━━ Given text

Senior Marissa Scognamiglio runs the offense as the Pearl River girls basketball team's point guard, but there is a lot more to her game.

Pearl River senior point guard Missy Scognamiglio scored 22 points in the Pirates' 68-53 victory over Albertus Magnus Jan. 31, but the senior also pulled down nine rebounds. 

Scognamiglio insists shooting is not her strong suit, but Albertus Magnus Head Coach Pat Buckley was not surprised by her scoring touch or her versatility.

"She does what they need her to do," Buckley said. "If she has to score 22 like she did tonight, or if she has to steal the ball 10 times, she's going to do it. She's a competitive kid. She's become a great high school point guard."

From unexpectedly taking over at point a year ago to providing a little bit of everything this winter, the versatile Scognamiglio keeps adapting to the role her team needs her to play.

"That's what Missy does," Pearl River Head Coach Lorraine Moylan said. "She realizes the situation and adapts to make it bets for her an everybody around her. She defends. She gets deflections. Her defensive intensity is awesome. She runs the show. She gets people the ball that need it. Whatever we seem to need, she has a knack to figure it out and give it to us."

━━━━

# What to do:
a. Answer these questions using the Pearl River basketball article, one line per answer:
(i) What was the final score of Pearl River's win over Albertus Magnus?
(ii) How many rebounds did Scognamiglio pull down in that game?
(iii) Who is Pearl River's head coach?
b. Summarize the Pearl River basketball article in two sentences.

━━ Records provided

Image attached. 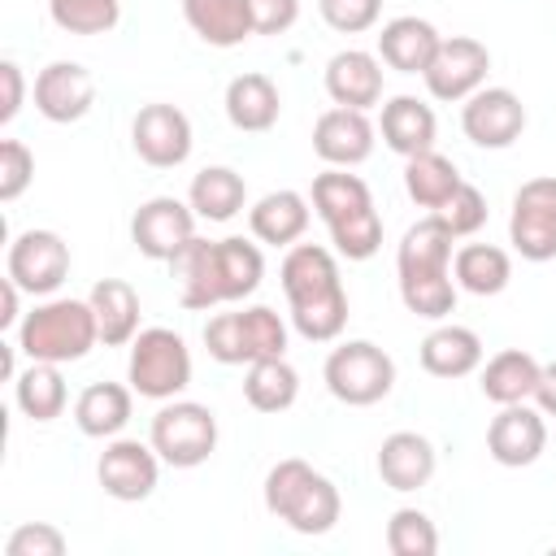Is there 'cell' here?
<instances>
[{
  "mask_svg": "<svg viewBox=\"0 0 556 556\" xmlns=\"http://www.w3.org/2000/svg\"><path fill=\"white\" fill-rule=\"evenodd\" d=\"M169 265L178 278V304L191 313L239 304L265 278V252H261V243H252L243 235H226L213 243L195 235Z\"/></svg>",
  "mask_w": 556,
  "mask_h": 556,
  "instance_id": "cell-1",
  "label": "cell"
},
{
  "mask_svg": "<svg viewBox=\"0 0 556 556\" xmlns=\"http://www.w3.org/2000/svg\"><path fill=\"white\" fill-rule=\"evenodd\" d=\"M278 278H282L295 334H304L308 343H334L348 326V291L339 278V252L321 243H291L278 265Z\"/></svg>",
  "mask_w": 556,
  "mask_h": 556,
  "instance_id": "cell-2",
  "label": "cell"
},
{
  "mask_svg": "<svg viewBox=\"0 0 556 556\" xmlns=\"http://www.w3.org/2000/svg\"><path fill=\"white\" fill-rule=\"evenodd\" d=\"M452 243L456 235L426 213L421 222H413L395 248V278H400V300L413 317L426 321H443L456 308V278H452Z\"/></svg>",
  "mask_w": 556,
  "mask_h": 556,
  "instance_id": "cell-3",
  "label": "cell"
},
{
  "mask_svg": "<svg viewBox=\"0 0 556 556\" xmlns=\"http://www.w3.org/2000/svg\"><path fill=\"white\" fill-rule=\"evenodd\" d=\"M313 213L330 230V243L348 261H369L382 248V213L374 204V191L361 174L326 165L313 178Z\"/></svg>",
  "mask_w": 556,
  "mask_h": 556,
  "instance_id": "cell-4",
  "label": "cell"
},
{
  "mask_svg": "<svg viewBox=\"0 0 556 556\" xmlns=\"http://www.w3.org/2000/svg\"><path fill=\"white\" fill-rule=\"evenodd\" d=\"M100 343V326L91 313V300L74 295H48L17 321V352L26 361H52L74 365Z\"/></svg>",
  "mask_w": 556,
  "mask_h": 556,
  "instance_id": "cell-5",
  "label": "cell"
},
{
  "mask_svg": "<svg viewBox=\"0 0 556 556\" xmlns=\"http://www.w3.org/2000/svg\"><path fill=\"white\" fill-rule=\"evenodd\" d=\"M265 508L295 534H330L343 513V500L321 469L300 456H287L265 473Z\"/></svg>",
  "mask_w": 556,
  "mask_h": 556,
  "instance_id": "cell-6",
  "label": "cell"
},
{
  "mask_svg": "<svg viewBox=\"0 0 556 556\" xmlns=\"http://www.w3.org/2000/svg\"><path fill=\"white\" fill-rule=\"evenodd\" d=\"M287 339H291V330L269 304L217 313L204 326V348L217 365H252V361L287 356Z\"/></svg>",
  "mask_w": 556,
  "mask_h": 556,
  "instance_id": "cell-7",
  "label": "cell"
},
{
  "mask_svg": "<svg viewBox=\"0 0 556 556\" xmlns=\"http://www.w3.org/2000/svg\"><path fill=\"white\" fill-rule=\"evenodd\" d=\"M126 382L135 387V395L143 400H178L191 387V348L178 330L169 326H148L130 339V356H126Z\"/></svg>",
  "mask_w": 556,
  "mask_h": 556,
  "instance_id": "cell-8",
  "label": "cell"
},
{
  "mask_svg": "<svg viewBox=\"0 0 556 556\" xmlns=\"http://www.w3.org/2000/svg\"><path fill=\"white\" fill-rule=\"evenodd\" d=\"M321 378H326V391L339 404L369 408V404H378V400L391 395V387H395V361H391V352H382L369 339H348V343L330 348V356L321 365Z\"/></svg>",
  "mask_w": 556,
  "mask_h": 556,
  "instance_id": "cell-9",
  "label": "cell"
},
{
  "mask_svg": "<svg viewBox=\"0 0 556 556\" xmlns=\"http://www.w3.org/2000/svg\"><path fill=\"white\" fill-rule=\"evenodd\" d=\"M148 443L174 469H195L217 452V417L195 400H165L148 426Z\"/></svg>",
  "mask_w": 556,
  "mask_h": 556,
  "instance_id": "cell-10",
  "label": "cell"
},
{
  "mask_svg": "<svg viewBox=\"0 0 556 556\" xmlns=\"http://www.w3.org/2000/svg\"><path fill=\"white\" fill-rule=\"evenodd\" d=\"M508 243L521 261H556V174H539L517 187L508 213Z\"/></svg>",
  "mask_w": 556,
  "mask_h": 556,
  "instance_id": "cell-11",
  "label": "cell"
},
{
  "mask_svg": "<svg viewBox=\"0 0 556 556\" xmlns=\"http://www.w3.org/2000/svg\"><path fill=\"white\" fill-rule=\"evenodd\" d=\"M4 274L35 300H48L70 278V243L56 230H22L9 243Z\"/></svg>",
  "mask_w": 556,
  "mask_h": 556,
  "instance_id": "cell-12",
  "label": "cell"
},
{
  "mask_svg": "<svg viewBox=\"0 0 556 556\" xmlns=\"http://www.w3.org/2000/svg\"><path fill=\"white\" fill-rule=\"evenodd\" d=\"M486 74H491V52L482 39L473 35H443L430 70L421 74L426 91L443 104H465L478 87H486Z\"/></svg>",
  "mask_w": 556,
  "mask_h": 556,
  "instance_id": "cell-13",
  "label": "cell"
},
{
  "mask_svg": "<svg viewBox=\"0 0 556 556\" xmlns=\"http://www.w3.org/2000/svg\"><path fill=\"white\" fill-rule=\"evenodd\" d=\"M161 456L152 443H139V439H104V452L96 460V482L104 486V495L122 500V504H139L156 491L161 482Z\"/></svg>",
  "mask_w": 556,
  "mask_h": 556,
  "instance_id": "cell-14",
  "label": "cell"
},
{
  "mask_svg": "<svg viewBox=\"0 0 556 556\" xmlns=\"http://www.w3.org/2000/svg\"><path fill=\"white\" fill-rule=\"evenodd\" d=\"M191 117L178 104H143L130 122V148L152 169H178L191 156Z\"/></svg>",
  "mask_w": 556,
  "mask_h": 556,
  "instance_id": "cell-15",
  "label": "cell"
},
{
  "mask_svg": "<svg viewBox=\"0 0 556 556\" xmlns=\"http://www.w3.org/2000/svg\"><path fill=\"white\" fill-rule=\"evenodd\" d=\"M195 239V208L178 195H152L130 217V243L148 261H174Z\"/></svg>",
  "mask_w": 556,
  "mask_h": 556,
  "instance_id": "cell-16",
  "label": "cell"
},
{
  "mask_svg": "<svg viewBox=\"0 0 556 556\" xmlns=\"http://www.w3.org/2000/svg\"><path fill=\"white\" fill-rule=\"evenodd\" d=\"M460 130L478 148H513L526 130V104L508 87H478L460 104Z\"/></svg>",
  "mask_w": 556,
  "mask_h": 556,
  "instance_id": "cell-17",
  "label": "cell"
},
{
  "mask_svg": "<svg viewBox=\"0 0 556 556\" xmlns=\"http://www.w3.org/2000/svg\"><path fill=\"white\" fill-rule=\"evenodd\" d=\"M35 109L43 122L52 126H70V122H83L96 104V78L87 65L78 61H48L39 74H35Z\"/></svg>",
  "mask_w": 556,
  "mask_h": 556,
  "instance_id": "cell-18",
  "label": "cell"
},
{
  "mask_svg": "<svg viewBox=\"0 0 556 556\" xmlns=\"http://www.w3.org/2000/svg\"><path fill=\"white\" fill-rule=\"evenodd\" d=\"M547 447V421H543V408L521 400V404H504L491 426H486V452L495 465L504 469H526L543 456Z\"/></svg>",
  "mask_w": 556,
  "mask_h": 556,
  "instance_id": "cell-19",
  "label": "cell"
},
{
  "mask_svg": "<svg viewBox=\"0 0 556 556\" xmlns=\"http://www.w3.org/2000/svg\"><path fill=\"white\" fill-rule=\"evenodd\" d=\"M374 143H378V126L369 122L365 109L334 104L313 122V152L321 156V165H334V169L365 165L374 156Z\"/></svg>",
  "mask_w": 556,
  "mask_h": 556,
  "instance_id": "cell-20",
  "label": "cell"
},
{
  "mask_svg": "<svg viewBox=\"0 0 556 556\" xmlns=\"http://www.w3.org/2000/svg\"><path fill=\"white\" fill-rule=\"evenodd\" d=\"M326 96L343 109H374L382 104V61L378 52H365V48H343L326 61Z\"/></svg>",
  "mask_w": 556,
  "mask_h": 556,
  "instance_id": "cell-21",
  "label": "cell"
},
{
  "mask_svg": "<svg viewBox=\"0 0 556 556\" xmlns=\"http://www.w3.org/2000/svg\"><path fill=\"white\" fill-rule=\"evenodd\" d=\"M443 35L434 30V22L417 17V13H404V17H391L382 22L378 30V61L395 74H426L434 52H439Z\"/></svg>",
  "mask_w": 556,
  "mask_h": 556,
  "instance_id": "cell-22",
  "label": "cell"
},
{
  "mask_svg": "<svg viewBox=\"0 0 556 556\" xmlns=\"http://www.w3.org/2000/svg\"><path fill=\"white\" fill-rule=\"evenodd\" d=\"M313 200L291 191V187H278V191H265L252 208H248V230L256 243L265 248H291L304 239L308 222H313Z\"/></svg>",
  "mask_w": 556,
  "mask_h": 556,
  "instance_id": "cell-23",
  "label": "cell"
},
{
  "mask_svg": "<svg viewBox=\"0 0 556 556\" xmlns=\"http://www.w3.org/2000/svg\"><path fill=\"white\" fill-rule=\"evenodd\" d=\"M378 135H382V143H387L395 156L408 161V156L434 148L439 117H434V109H430L426 100H417V96H391V100H382Z\"/></svg>",
  "mask_w": 556,
  "mask_h": 556,
  "instance_id": "cell-24",
  "label": "cell"
},
{
  "mask_svg": "<svg viewBox=\"0 0 556 556\" xmlns=\"http://www.w3.org/2000/svg\"><path fill=\"white\" fill-rule=\"evenodd\" d=\"M226 122L235 126V130H243V135H265V130H274V122H278V113H282V96H278V83L269 78V74H256V70H248V74H235L230 83H226Z\"/></svg>",
  "mask_w": 556,
  "mask_h": 556,
  "instance_id": "cell-25",
  "label": "cell"
},
{
  "mask_svg": "<svg viewBox=\"0 0 556 556\" xmlns=\"http://www.w3.org/2000/svg\"><path fill=\"white\" fill-rule=\"evenodd\" d=\"M434 465H439V452L417 430H395L378 447V478L391 491H417V486H426L434 478Z\"/></svg>",
  "mask_w": 556,
  "mask_h": 556,
  "instance_id": "cell-26",
  "label": "cell"
},
{
  "mask_svg": "<svg viewBox=\"0 0 556 556\" xmlns=\"http://www.w3.org/2000/svg\"><path fill=\"white\" fill-rule=\"evenodd\" d=\"M417 356H421V369H426L430 378H469L473 369H482V339H478V330H469V326L439 321V326L421 339Z\"/></svg>",
  "mask_w": 556,
  "mask_h": 556,
  "instance_id": "cell-27",
  "label": "cell"
},
{
  "mask_svg": "<svg viewBox=\"0 0 556 556\" xmlns=\"http://www.w3.org/2000/svg\"><path fill=\"white\" fill-rule=\"evenodd\" d=\"M135 413V387L122 382H91L74 400V426L87 439H117Z\"/></svg>",
  "mask_w": 556,
  "mask_h": 556,
  "instance_id": "cell-28",
  "label": "cell"
},
{
  "mask_svg": "<svg viewBox=\"0 0 556 556\" xmlns=\"http://www.w3.org/2000/svg\"><path fill=\"white\" fill-rule=\"evenodd\" d=\"M91 313L100 326V343L104 348H130V339L139 334V291L126 278H100L91 291Z\"/></svg>",
  "mask_w": 556,
  "mask_h": 556,
  "instance_id": "cell-29",
  "label": "cell"
},
{
  "mask_svg": "<svg viewBox=\"0 0 556 556\" xmlns=\"http://www.w3.org/2000/svg\"><path fill=\"white\" fill-rule=\"evenodd\" d=\"M539 361L521 348H504L495 352L482 369H478V387L491 404H521V400H534V387H539Z\"/></svg>",
  "mask_w": 556,
  "mask_h": 556,
  "instance_id": "cell-30",
  "label": "cell"
},
{
  "mask_svg": "<svg viewBox=\"0 0 556 556\" xmlns=\"http://www.w3.org/2000/svg\"><path fill=\"white\" fill-rule=\"evenodd\" d=\"M187 204H191L195 217H204V222H230V217H239L243 204H248V182H243V174L230 169V165H204V169L191 178V187H187Z\"/></svg>",
  "mask_w": 556,
  "mask_h": 556,
  "instance_id": "cell-31",
  "label": "cell"
},
{
  "mask_svg": "<svg viewBox=\"0 0 556 556\" xmlns=\"http://www.w3.org/2000/svg\"><path fill=\"white\" fill-rule=\"evenodd\" d=\"M182 22L208 48H239L252 35L248 0H182Z\"/></svg>",
  "mask_w": 556,
  "mask_h": 556,
  "instance_id": "cell-32",
  "label": "cell"
},
{
  "mask_svg": "<svg viewBox=\"0 0 556 556\" xmlns=\"http://www.w3.org/2000/svg\"><path fill=\"white\" fill-rule=\"evenodd\" d=\"M452 278L469 295H500L513 282V256L495 243H465L452 256Z\"/></svg>",
  "mask_w": 556,
  "mask_h": 556,
  "instance_id": "cell-33",
  "label": "cell"
},
{
  "mask_svg": "<svg viewBox=\"0 0 556 556\" xmlns=\"http://www.w3.org/2000/svg\"><path fill=\"white\" fill-rule=\"evenodd\" d=\"M13 400H17V408H22L30 421H56V417L65 413V404H70L61 365H52V361H30L26 369H17V378H13Z\"/></svg>",
  "mask_w": 556,
  "mask_h": 556,
  "instance_id": "cell-34",
  "label": "cell"
},
{
  "mask_svg": "<svg viewBox=\"0 0 556 556\" xmlns=\"http://www.w3.org/2000/svg\"><path fill=\"white\" fill-rule=\"evenodd\" d=\"M243 400L256 413H287L300 400V374L287 356H269V361H252L243 374Z\"/></svg>",
  "mask_w": 556,
  "mask_h": 556,
  "instance_id": "cell-35",
  "label": "cell"
},
{
  "mask_svg": "<svg viewBox=\"0 0 556 556\" xmlns=\"http://www.w3.org/2000/svg\"><path fill=\"white\" fill-rule=\"evenodd\" d=\"M460 182H465V178H460L456 161L443 156V152H434V148L404 161V191H408L413 204H421V208H430V213H434Z\"/></svg>",
  "mask_w": 556,
  "mask_h": 556,
  "instance_id": "cell-36",
  "label": "cell"
},
{
  "mask_svg": "<svg viewBox=\"0 0 556 556\" xmlns=\"http://www.w3.org/2000/svg\"><path fill=\"white\" fill-rule=\"evenodd\" d=\"M48 17L65 35H104L122 22V0H48Z\"/></svg>",
  "mask_w": 556,
  "mask_h": 556,
  "instance_id": "cell-37",
  "label": "cell"
},
{
  "mask_svg": "<svg viewBox=\"0 0 556 556\" xmlns=\"http://www.w3.org/2000/svg\"><path fill=\"white\" fill-rule=\"evenodd\" d=\"M387 552L391 556H434L439 530L421 508H395L387 521Z\"/></svg>",
  "mask_w": 556,
  "mask_h": 556,
  "instance_id": "cell-38",
  "label": "cell"
},
{
  "mask_svg": "<svg viewBox=\"0 0 556 556\" xmlns=\"http://www.w3.org/2000/svg\"><path fill=\"white\" fill-rule=\"evenodd\" d=\"M486 195L473 187V182H460L439 208H434V217L456 235V239H469V235H478L482 226H486Z\"/></svg>",
  "mask_w": 556,
  "mask_h": 556,
  "instance_id": "cell-39",
  "label": "cell"
},
{
  "mask_svg": "<svg viewBox=\"0 0 556 556\" xmlns=\"http://www.w3.org/2000/svg\"><path fill=\"white\" fill-rule=\"evenodd\" d=\"M317 13L339 35H365L382 17V0H317Z\"/></svg>",
  "mask_w": 556,
  "mask_h": 556,
  "instance_id": "cell-40",
  "label": "cell"
},
{
  "mask_svg": "<svg viewBox=\"0 0 556 556\" xmlns=\"http://www.w3.org/2000/svg\"><path fill=\"white\" fill-rule=\"evenodd\" d=\"M35 178V152L22 139H0V204H13Z\"/></svg>",
  "mask_w": 556,
  "mask_h": 556,
  "instance_id": "cell-41",
  "label": "cell"
},
{
  "mask_svg": "<svg viewBox=\"0 0 556 556\" xmlns=\"http://www.w3.org/2000/svg\"><path fill=\"white\" fill-rule=\"evenodd\" d=\"M65 534L52 521H22L4 539V556H65Z\"/></svg>",
  "mask_w": 556,
  "mask_h": 556,
  "instance_id": "cell-42",
  "label": "cell"
},
{
  "mask_svg": "<svg viewBox=\"0 0 556 556\" xmlns=\"http://www.w3.org/2000/svg\"><path fill=\"white\" fill-rule=\"evenodd\" d=\"M252 35H287L300 22V0H248Z\"/></svg>",
  "mask_w": 556,
  "mask_h": 556,
  "instance_id": "cell-43",
  "label": "cell"
},
{
  "mask_svg": "<svg viewBox=\"0 0 556 556\" xmlns=\"http://www.w3.org/2000/svg\"><path fill=\"white\" fill-rule=\"evenodd\" d=\"M26 104V74L17 61H0V126H9Z\"/></svg>",
  "mask_w": 556,
  "mask_h": 556,
  "instance_id": "cell-44",
  "label": "cell"
},
{
  "mask_svg": "<svg viewBox=\"0 0 556 556\" xmlns=\"http://www.w3.org/2000/svg\"><path fill=\"white\" fill-rule=\"evenodd\" d=\"M534 404L543 408V417H556V361L539 369V387H534Z\"/></svg>",
  "mask_w": 556,
  "mask_h": 556,
  "instance_id": "cell-45",
  "label": "cell"
},
{
  "mask_svg": "<svg viewBox=\"0 0 556 556\" xmlns=\"http://www.w3.org/2000/svg\"><path fill=\"white\" fill-rule=\"evenodd\" d=\"M0 291H4V313H0V326H4V330H13V326L22 321V313H17V300H22L26 291H22V287H17L9 274H4V282H0Z\"/></svg>",
  "mask_w": 556,
  "mask_h": 556,
  "instance_id": "cell-46",
  "label": "cell"
}]
</instances>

━━━━

# Answers for this exercise:
a.
(i) 68-53
(ii) Nine
(iii) Lorraine Moylan

b. Pearl River senior point guard Marissa "Missy" Scognamiglio scored 22 points and pulled down nine rebounds in the Pirates' 68-53 victory over Albertus Magnus on Jan. 31. Albertus Magnus coach Pat Buckley and Pearl River coach Lorraine Moylan both praised her versatility, describing a competitive player who adapts to whatever role her team needs.